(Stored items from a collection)

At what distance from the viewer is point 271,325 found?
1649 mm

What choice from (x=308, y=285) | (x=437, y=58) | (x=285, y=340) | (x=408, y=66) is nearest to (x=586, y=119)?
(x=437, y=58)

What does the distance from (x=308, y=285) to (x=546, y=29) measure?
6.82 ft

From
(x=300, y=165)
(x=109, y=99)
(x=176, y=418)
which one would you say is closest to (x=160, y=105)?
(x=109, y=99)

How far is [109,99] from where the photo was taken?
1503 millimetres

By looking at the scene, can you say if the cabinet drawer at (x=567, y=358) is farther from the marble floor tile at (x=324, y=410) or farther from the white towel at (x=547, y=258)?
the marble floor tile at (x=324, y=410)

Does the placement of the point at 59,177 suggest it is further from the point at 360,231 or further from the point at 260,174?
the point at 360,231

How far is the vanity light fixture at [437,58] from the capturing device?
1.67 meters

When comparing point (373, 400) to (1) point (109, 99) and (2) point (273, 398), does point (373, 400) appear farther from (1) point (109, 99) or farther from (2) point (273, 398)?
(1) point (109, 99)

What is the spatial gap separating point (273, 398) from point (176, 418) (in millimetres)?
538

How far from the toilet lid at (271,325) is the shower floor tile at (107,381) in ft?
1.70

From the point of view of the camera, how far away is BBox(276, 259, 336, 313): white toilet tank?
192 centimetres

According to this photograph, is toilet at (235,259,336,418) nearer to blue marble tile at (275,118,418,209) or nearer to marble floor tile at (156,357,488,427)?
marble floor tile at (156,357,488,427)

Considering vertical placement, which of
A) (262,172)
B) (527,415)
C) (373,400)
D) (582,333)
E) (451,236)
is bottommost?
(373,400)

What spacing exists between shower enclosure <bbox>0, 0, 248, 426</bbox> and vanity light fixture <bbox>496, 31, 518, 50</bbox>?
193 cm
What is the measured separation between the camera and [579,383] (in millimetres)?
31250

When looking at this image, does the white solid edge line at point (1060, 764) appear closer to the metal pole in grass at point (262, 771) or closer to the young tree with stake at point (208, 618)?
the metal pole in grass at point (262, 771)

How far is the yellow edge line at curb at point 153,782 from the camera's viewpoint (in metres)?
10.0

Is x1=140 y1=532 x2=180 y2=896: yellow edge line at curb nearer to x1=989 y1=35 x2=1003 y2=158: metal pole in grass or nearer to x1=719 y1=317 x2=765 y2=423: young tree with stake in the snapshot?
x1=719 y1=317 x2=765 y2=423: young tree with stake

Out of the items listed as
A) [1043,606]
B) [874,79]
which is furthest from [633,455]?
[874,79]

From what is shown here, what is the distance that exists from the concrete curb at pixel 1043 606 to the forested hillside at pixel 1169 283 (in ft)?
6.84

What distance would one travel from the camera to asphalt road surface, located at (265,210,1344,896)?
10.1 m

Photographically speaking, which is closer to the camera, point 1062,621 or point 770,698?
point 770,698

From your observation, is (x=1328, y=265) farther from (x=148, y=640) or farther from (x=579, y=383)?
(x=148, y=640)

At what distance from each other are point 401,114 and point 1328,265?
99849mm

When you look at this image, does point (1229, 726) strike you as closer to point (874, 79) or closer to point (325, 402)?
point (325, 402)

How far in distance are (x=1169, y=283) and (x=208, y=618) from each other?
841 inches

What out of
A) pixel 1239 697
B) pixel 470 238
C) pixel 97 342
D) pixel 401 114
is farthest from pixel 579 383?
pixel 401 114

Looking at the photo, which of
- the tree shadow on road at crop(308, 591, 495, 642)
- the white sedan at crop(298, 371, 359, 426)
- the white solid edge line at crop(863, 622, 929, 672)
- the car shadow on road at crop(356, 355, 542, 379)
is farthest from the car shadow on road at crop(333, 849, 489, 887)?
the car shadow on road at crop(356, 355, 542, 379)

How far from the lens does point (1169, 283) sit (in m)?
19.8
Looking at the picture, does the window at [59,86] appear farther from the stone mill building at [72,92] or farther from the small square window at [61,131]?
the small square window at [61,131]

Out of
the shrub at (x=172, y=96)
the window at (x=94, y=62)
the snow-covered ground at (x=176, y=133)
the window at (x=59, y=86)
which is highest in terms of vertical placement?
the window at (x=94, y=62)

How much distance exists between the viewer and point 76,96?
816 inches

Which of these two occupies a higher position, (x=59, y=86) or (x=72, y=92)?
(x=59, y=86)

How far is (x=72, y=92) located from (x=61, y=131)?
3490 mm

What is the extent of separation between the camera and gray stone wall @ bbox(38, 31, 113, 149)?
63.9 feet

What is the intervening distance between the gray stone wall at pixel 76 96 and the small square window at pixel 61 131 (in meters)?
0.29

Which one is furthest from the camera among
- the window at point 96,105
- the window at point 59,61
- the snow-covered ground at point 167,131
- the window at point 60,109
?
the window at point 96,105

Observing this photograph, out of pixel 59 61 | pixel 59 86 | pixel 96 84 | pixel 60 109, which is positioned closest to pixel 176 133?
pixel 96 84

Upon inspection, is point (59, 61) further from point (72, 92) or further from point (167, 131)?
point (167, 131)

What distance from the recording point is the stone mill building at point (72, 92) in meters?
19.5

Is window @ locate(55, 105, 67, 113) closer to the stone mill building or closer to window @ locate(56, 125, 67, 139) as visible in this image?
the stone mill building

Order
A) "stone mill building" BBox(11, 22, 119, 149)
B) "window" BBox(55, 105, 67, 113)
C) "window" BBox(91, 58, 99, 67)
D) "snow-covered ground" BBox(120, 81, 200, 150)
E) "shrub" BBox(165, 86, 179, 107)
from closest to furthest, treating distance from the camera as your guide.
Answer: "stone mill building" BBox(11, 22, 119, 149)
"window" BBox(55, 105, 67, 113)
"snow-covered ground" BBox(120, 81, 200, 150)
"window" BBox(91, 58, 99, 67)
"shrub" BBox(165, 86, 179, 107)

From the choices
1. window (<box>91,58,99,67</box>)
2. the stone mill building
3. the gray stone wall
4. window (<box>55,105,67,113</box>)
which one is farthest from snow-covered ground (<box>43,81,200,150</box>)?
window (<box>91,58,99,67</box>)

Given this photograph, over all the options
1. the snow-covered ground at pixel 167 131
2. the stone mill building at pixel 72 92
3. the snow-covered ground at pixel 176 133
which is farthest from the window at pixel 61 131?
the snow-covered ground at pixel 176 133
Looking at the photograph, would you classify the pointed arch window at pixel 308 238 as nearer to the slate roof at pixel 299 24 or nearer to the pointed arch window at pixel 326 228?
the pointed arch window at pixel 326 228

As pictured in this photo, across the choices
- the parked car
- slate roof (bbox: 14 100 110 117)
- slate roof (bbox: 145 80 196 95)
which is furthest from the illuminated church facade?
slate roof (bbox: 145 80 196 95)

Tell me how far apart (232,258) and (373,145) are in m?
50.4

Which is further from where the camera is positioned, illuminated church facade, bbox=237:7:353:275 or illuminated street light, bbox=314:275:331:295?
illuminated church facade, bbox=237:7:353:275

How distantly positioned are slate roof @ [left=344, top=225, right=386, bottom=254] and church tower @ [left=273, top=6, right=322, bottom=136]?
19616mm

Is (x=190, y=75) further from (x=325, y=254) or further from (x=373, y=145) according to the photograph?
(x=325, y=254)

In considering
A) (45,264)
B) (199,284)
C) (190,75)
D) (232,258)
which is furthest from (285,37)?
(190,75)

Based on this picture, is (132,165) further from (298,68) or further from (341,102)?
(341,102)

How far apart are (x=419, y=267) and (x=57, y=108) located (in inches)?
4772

◆ EXERCISE
Print the lines of the entries above from the line containing "Does the placement" through the line containing "1.67 meters", both included, with no changes.

◆ OUTPUT OF THE EXERCISE
Does the placement of the point at 59,177 suggest it is further from the point at 360,231 or further from the point at 260,174?
the point at 360,231

How far is the vanity light fixture at [437,58] from the capturing device?
1.67 meters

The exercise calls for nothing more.